With a Continuous Deployment we can afford to be much more concerned with the transition of our production environment from its current state to its future state. A small, low risk change to a production environment should be a simple thing in a Continuous Delivery environment, so we can do that often without worries.

Our first step, would simply be to create the new table. That is a tiny change which has minimal impact on the running system.

Our second step, is to change our software, so that the code which adds, updates or removes address information, deals with the new table in addition to the old table. Reads are still just from the old table. This means that we duplicate data for a while. In the long run we don't want that, but in the short run, we put this in production and verify that we get exactly the content we expect in the new table. Nothing relies on the new data yet, and we haven't made any backwards incompatible changes. We can easily run the new code in parallel with the old code in the production environment, and reverting to the previous software version in case of trouble can be made with minimal impact on production.

Once we're convinced that creating and updating addresses in the new table works as expected, we launch a script which goes through all customer records and add all old addresses to the new table. Yet another low impact, low risk operation.

Once we have complete data in the new address table, we deploy a version of the software which reads address data from the new table. We can verify that everything works just as expected, and if there are problems, we can always revert to the previous software version. The address information in the old table is still there. We can also monitor that no code is reading address information from the old location any longer.

Now it's time to remove the functionality from the software which updates the address fields in the old customer table. We put this in production and make sure that it works as expected.

Finally, when we're convinced that everything works as expected, we drop the address columns from the customer table. By now, we're convinced that they are no longer used by any software. If there happens to be some legacy software we can't change which expects to find address in the customer table, we can provide that with a database view.


Instead of one software upgrade with a significant risk that something would go wrong, and a possibly severe impact if something went wrong, we've performed six quick, simple, very safe, low impact changes to the system.
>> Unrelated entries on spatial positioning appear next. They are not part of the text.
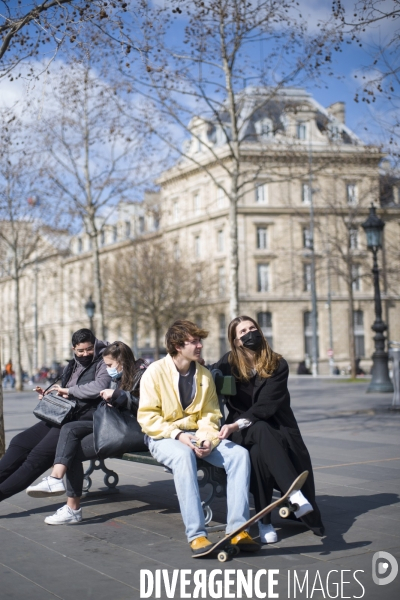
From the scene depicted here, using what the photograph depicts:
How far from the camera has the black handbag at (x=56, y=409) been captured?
636 cm

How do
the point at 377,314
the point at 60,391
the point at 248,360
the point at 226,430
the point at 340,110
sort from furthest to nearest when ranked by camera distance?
the point at 340,110, the point at 377,314, the point at 60,391, the point at 248,360, the point at 226,430

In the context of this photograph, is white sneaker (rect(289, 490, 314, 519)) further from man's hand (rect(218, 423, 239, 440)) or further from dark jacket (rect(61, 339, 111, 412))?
dark jacket (rect(61, 339, 111, 412))

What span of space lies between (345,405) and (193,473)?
530 inches

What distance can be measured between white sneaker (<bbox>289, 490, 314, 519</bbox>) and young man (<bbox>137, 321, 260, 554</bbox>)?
1.03 feet

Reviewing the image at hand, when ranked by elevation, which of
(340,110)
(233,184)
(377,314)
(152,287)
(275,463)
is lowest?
(275,463)

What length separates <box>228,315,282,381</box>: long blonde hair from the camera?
5750 mm

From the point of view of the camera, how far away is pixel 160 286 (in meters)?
51.1

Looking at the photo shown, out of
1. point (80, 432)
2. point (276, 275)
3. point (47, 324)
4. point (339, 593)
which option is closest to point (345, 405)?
point (80, 432)

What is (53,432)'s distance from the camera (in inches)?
254

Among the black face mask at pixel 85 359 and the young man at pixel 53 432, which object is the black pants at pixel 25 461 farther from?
the black face mask at pixel 85 359

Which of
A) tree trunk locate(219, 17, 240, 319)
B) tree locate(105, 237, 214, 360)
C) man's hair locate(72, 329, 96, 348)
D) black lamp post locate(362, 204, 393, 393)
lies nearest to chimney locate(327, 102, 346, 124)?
tree locate(105, 237, 214, 360)

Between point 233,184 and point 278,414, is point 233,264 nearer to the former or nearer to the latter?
point 233,184

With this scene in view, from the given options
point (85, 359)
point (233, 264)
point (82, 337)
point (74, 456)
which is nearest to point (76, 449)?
point (74, 456)

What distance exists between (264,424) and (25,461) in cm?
209
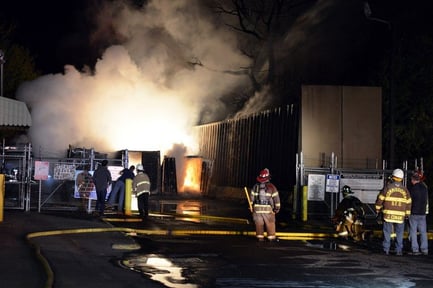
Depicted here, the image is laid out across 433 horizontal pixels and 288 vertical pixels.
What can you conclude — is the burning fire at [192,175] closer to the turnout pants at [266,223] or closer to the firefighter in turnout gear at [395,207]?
the turnout pants at [266,223]

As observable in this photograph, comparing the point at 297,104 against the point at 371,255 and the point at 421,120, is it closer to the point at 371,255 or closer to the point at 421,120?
the point at 421,120

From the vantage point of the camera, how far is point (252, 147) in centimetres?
3122

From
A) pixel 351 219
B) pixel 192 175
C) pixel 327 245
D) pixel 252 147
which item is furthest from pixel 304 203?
pixel 192 175

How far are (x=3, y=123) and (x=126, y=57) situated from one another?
19439 millimetres

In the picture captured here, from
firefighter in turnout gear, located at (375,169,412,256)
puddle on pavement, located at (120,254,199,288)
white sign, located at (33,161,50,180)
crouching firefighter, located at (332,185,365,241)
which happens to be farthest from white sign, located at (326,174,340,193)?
puddle on pavement, located at (120,254,199,288)

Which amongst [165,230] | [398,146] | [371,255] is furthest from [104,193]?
[398,146]

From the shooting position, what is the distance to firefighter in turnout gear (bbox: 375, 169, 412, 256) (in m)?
14.0

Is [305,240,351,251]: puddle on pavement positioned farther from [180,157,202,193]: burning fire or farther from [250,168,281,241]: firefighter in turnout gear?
[180,157,202,193]: burning fire

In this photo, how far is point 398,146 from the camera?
30.9 metres

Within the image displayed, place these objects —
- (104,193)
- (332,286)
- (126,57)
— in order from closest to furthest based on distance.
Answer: (332,286) < (104,193) < (126,57)

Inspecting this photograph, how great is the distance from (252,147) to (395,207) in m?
17.3

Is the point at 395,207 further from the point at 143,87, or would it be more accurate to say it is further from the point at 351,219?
the point at 143,87

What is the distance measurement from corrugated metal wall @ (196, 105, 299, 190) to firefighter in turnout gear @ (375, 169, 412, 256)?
1229cm

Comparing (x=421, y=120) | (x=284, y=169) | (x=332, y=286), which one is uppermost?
(x=421, y=120)
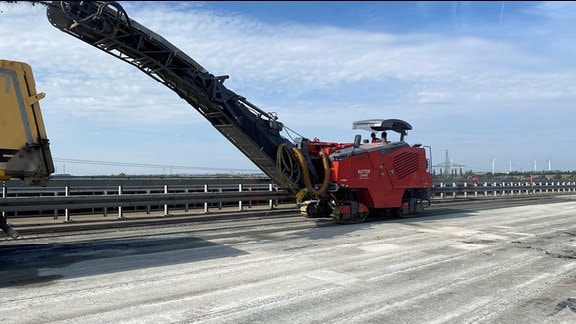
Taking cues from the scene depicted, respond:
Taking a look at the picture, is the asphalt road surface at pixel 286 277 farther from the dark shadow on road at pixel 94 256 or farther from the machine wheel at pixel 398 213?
the machine wheel at pixel 398 213

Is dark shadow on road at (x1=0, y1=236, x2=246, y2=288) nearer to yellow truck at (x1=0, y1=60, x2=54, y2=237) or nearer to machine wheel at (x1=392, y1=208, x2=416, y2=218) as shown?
yellow truck at (x1=0, y1=60, x2=54, y2=237)

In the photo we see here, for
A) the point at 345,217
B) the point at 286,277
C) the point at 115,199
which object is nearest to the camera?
the point at 286,277

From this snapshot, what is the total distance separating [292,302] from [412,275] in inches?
92.6

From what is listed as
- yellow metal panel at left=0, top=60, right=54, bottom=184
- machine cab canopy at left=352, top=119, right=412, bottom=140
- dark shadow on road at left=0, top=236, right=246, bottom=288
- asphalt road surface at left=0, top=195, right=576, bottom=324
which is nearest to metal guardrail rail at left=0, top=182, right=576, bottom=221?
asphalt road surface at left=0, top=195, right=576, bottom=324

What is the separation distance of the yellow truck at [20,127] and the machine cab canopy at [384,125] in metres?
10.7

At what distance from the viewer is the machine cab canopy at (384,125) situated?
15.5m

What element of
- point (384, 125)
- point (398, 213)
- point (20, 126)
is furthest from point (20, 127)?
point (398, 213)

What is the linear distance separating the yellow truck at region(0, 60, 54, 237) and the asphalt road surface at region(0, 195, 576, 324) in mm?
1529

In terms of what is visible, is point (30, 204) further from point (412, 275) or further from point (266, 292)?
point (412, 275)

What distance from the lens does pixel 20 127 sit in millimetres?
6883

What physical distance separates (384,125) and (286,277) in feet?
31.8

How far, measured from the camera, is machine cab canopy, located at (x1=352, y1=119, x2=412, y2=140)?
15492 millimetres

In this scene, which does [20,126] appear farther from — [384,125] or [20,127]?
[384,125]

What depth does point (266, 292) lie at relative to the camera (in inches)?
236
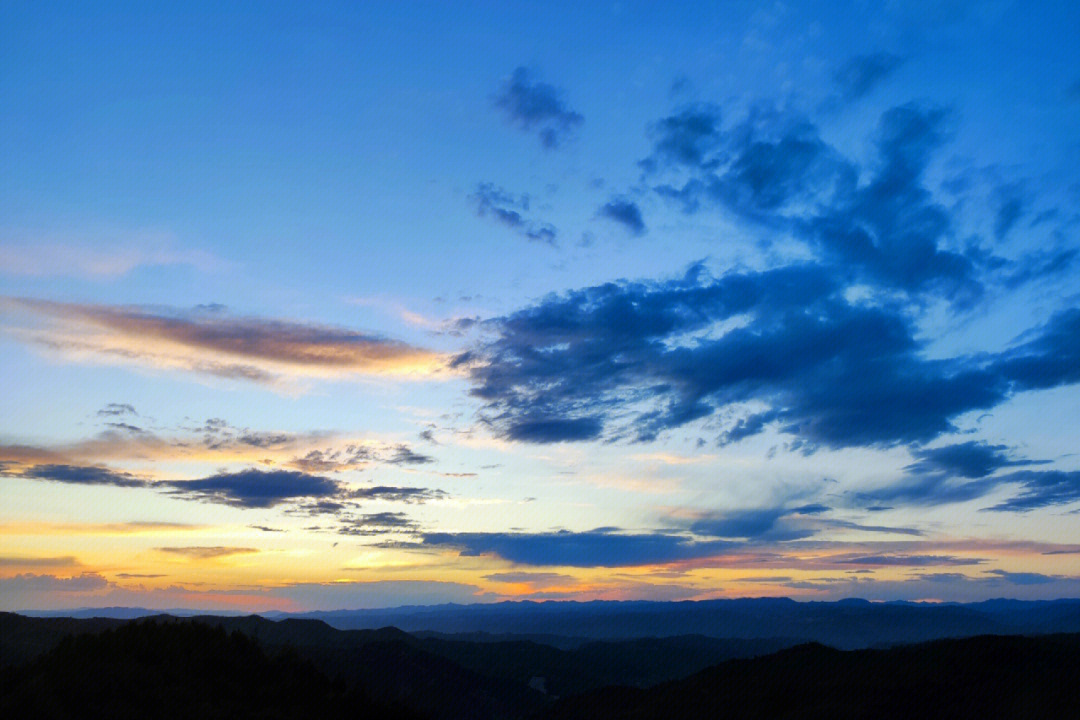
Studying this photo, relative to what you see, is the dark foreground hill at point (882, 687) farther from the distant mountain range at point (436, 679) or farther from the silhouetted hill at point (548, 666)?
the silhouetted hill at point (548, 666)

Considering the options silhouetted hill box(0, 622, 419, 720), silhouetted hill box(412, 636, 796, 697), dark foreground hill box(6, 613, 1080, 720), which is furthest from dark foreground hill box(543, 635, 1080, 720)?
silhouetted hill box(412, 636, 796, 697)

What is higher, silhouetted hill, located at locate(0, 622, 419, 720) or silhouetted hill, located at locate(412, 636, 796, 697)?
silhouetted hill, located at locate(0, 622, 419, 720)

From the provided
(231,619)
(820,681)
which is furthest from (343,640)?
(820,681)

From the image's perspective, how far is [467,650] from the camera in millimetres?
182625

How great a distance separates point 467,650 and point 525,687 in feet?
111

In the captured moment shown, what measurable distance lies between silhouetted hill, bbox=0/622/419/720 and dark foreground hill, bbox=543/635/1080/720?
159 ft

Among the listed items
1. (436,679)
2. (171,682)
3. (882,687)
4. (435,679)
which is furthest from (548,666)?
(171,682)

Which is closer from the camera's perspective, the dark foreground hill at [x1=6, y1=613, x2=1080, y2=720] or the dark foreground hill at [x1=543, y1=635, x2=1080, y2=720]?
the dark foreground hill at [x1=6, y1=613, x2=1080, y2=720]

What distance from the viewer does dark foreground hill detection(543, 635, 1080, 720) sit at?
2731 inches

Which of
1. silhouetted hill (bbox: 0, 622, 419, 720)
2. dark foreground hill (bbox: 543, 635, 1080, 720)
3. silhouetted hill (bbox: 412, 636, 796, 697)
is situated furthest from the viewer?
silhouetted hill (bbox: 412, 636, 796, 697)

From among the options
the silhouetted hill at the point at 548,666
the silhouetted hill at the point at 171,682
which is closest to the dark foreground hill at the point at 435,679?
the silhouetted hill at the point at 171,682

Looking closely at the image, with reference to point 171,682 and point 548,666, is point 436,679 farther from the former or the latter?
point 171,682

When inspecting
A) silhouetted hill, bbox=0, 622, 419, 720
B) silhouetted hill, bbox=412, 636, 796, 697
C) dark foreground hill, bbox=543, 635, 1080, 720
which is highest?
silhouetted hill, bbox=0, 622, 419, 720

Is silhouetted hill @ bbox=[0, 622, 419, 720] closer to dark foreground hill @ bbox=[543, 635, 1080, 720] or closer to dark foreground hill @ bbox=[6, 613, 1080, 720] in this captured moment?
dark foreground hill @ bbox=[6, 613, 1080, 720]
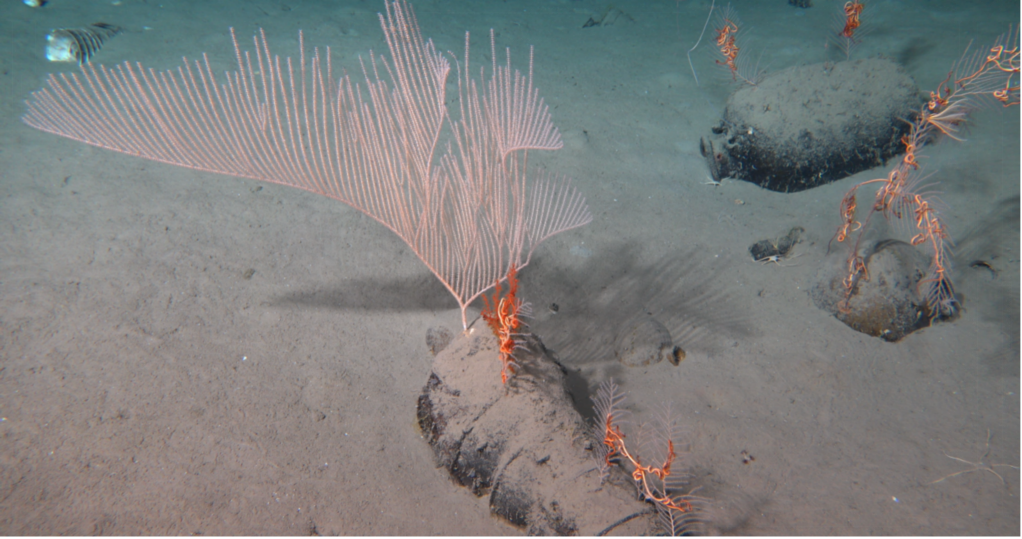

We've been able to observe how each change worked, and we've had the ability to adapt to any discoveries we made at any step in the process.

In the nominal case, we have a service window of a few hours in the traditional approach, and no impact on production at all in the agile approach.

If we only want to perform a production release on a monthly basis, but want similar confidence and low impact as the agile approach, we'd have to release a preparatory version now (with other, non-related features and/or bug-fixes in it), get the new behaviour into production in the next release, a month from now (if all went as expected with the preparatory release), and get the data redundancy a little more than two months from now. Isn't it better to be finished today?